─── RECORDS SHOWN ───
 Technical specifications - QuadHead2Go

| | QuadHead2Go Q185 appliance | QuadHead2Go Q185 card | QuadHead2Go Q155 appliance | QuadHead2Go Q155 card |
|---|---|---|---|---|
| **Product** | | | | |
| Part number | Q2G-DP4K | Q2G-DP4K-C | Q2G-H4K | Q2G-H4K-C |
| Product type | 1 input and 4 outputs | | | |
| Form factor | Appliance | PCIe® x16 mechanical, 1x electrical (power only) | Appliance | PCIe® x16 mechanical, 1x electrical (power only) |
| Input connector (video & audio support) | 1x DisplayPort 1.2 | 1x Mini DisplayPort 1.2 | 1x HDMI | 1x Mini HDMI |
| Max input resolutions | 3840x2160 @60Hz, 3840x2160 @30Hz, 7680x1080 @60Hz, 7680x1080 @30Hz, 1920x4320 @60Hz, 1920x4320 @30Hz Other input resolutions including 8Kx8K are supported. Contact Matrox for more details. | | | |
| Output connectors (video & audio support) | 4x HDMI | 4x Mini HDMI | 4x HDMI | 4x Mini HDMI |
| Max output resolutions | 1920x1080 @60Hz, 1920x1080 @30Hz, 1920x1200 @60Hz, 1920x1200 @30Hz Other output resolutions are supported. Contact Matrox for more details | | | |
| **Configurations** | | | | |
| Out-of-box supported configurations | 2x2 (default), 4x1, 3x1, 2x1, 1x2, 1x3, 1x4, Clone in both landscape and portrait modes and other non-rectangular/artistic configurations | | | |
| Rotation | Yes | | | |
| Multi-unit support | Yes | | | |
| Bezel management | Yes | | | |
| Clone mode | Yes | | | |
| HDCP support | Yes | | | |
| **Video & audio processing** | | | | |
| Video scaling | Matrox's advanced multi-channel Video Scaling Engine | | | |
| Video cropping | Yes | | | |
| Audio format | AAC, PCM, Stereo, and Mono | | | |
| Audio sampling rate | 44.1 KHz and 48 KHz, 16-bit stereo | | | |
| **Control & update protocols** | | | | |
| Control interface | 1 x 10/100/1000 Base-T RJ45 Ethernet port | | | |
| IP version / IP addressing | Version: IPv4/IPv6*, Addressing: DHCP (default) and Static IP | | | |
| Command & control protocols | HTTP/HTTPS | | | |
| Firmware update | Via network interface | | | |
───
Find every line in the records above that contains the word "resolutions", and copy each one.

**WRITTEN SOLUTION**:
| Max input resolutions | 3840x2160 @60Hz, 3840x2160 @30Hz, 7680x1080 @60Hz, 7680x1080 @30Hz, 1920x4320 @60Hz, 1920x4320 @30Hz Other input resolutions including 8Kx8K are supported. Contact Matrox for more details. | | | |
| Max output resolutions | 1920x1080 @60Hz, 1920x1080 @30Hz, 1920x1200 @60Hz, 1920x1200 @30Hz Other output resolutions are supported. Contact Matrox for more details | | | |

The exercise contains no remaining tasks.